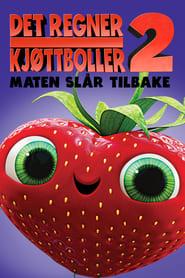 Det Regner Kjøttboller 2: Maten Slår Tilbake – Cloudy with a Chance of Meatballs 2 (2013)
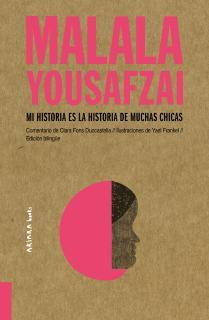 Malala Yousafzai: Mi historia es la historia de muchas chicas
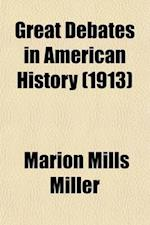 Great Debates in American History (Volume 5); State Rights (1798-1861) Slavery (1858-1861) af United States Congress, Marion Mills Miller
————————
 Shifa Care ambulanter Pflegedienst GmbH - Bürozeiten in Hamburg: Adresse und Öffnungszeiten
————————
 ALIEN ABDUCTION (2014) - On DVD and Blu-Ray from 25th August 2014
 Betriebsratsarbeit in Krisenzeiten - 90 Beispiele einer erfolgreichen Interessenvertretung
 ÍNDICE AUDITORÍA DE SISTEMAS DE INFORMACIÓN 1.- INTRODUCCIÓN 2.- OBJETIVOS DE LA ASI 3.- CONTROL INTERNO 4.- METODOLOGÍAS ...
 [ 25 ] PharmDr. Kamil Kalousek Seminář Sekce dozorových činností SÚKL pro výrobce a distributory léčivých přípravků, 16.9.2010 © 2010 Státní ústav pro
————————
▸ **WHAT YOU HAVE TO DO**
When you reach the line in the material above that holds "ALIEN ABDUCTION (2014)", begin reproducing lines exactly, and stop after the line that holds "[ 25 ] PharmDr.".

▸ **OUTPUT FOR THIS EXERCISE**
 ALIEN ABDUCTION (2014) - On DVD and Blu-Ray from 25th August 2014
 Betriebsratsarbeit in Krisenzeiten - 90 Beispiele einer erfolgreichen Interessenvertretung
 ÍNDICE AUDITORÍA DE SISTEMAS DE INFORMACIÓN 1.- INTRODUCCIÓN 2.- OBJETIVOS DE LA ASI 3.- CONTROL INTERNO 4.- METODOLOGÍAS ...
 [ 25 ] PharmDr. Kamil Kalousek Seminář Sekce dozorových činností SÚKL pro výrobce a distributory léčivých přípravků, 16.9.2010 © 2010 Státní ústav pro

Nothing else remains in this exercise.